Material shown:
BEGIN
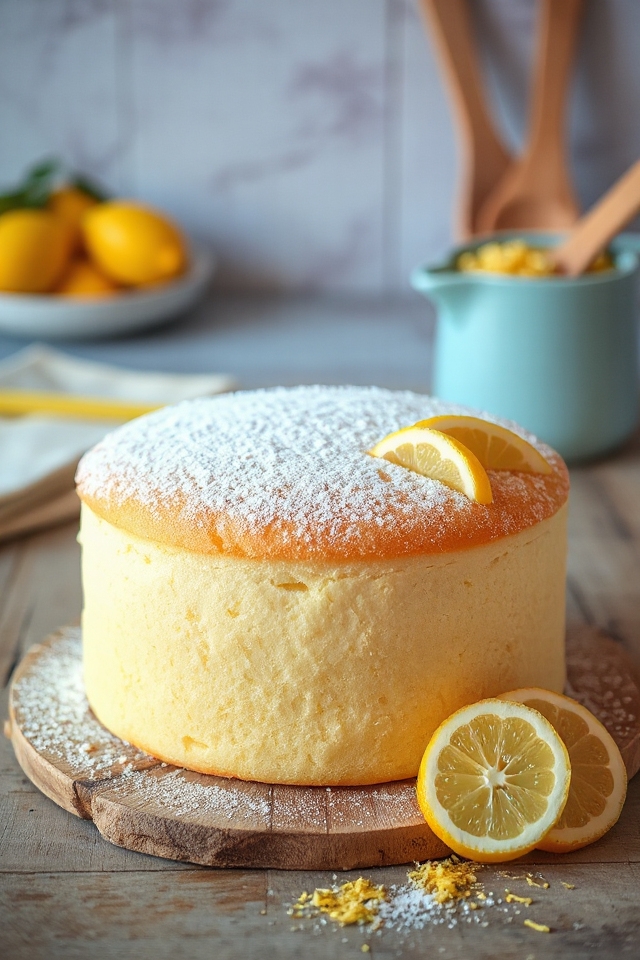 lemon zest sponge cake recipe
END
BEGIN
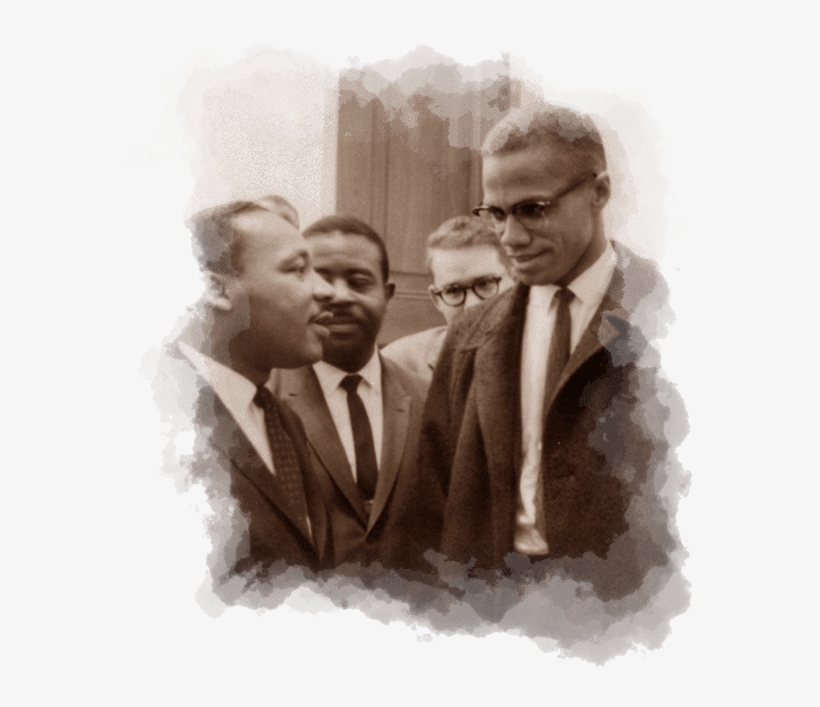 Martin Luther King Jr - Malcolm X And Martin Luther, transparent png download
END
BEGIN
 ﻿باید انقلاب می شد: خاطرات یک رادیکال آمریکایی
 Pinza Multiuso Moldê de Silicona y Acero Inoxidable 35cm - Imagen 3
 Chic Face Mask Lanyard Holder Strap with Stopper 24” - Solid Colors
END
Directions: Only one part of the material above is to be transcribed, namely the lines starting with the line that has "Pinza Multiuso Moldê" and going on through the line that has "Chic Face Mask", exactly as they stand.

The completed task:
 Pinza Multiuso Moldê de Silicona y Acero Inoxidable 35cm - Imagen 3
 Chic Face Mask Lanyard Holder Strap with Stopper 24” - Solid Colors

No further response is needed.